(Data shown)
::::::::

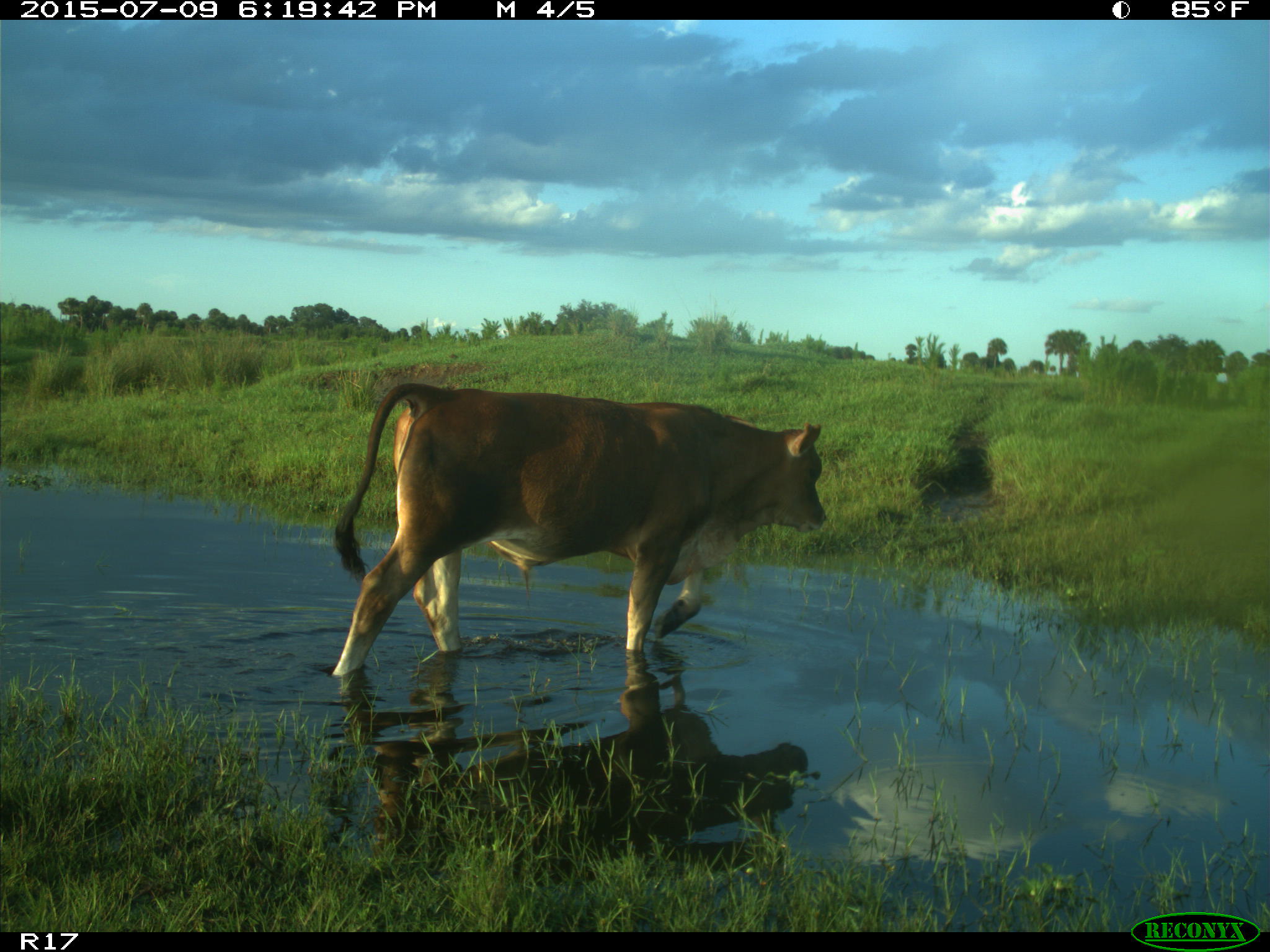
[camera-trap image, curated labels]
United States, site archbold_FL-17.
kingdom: Animalia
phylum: Chordata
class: Mammalia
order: Artiodactyla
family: Bovidae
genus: Bos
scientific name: Bos taurus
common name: domestic cow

::::::::

(What you will do) Restate the line containing "kingdom: Animalia" and every remaining line of the records word for word. Add nothing.

(Solution)
kingdom: Animalia
phylum: Chordata
class: Mammalia
order: Artiodactyla
family: Bovidae
genus: Bos
scientific name: Bos taurus
common name: domestic cow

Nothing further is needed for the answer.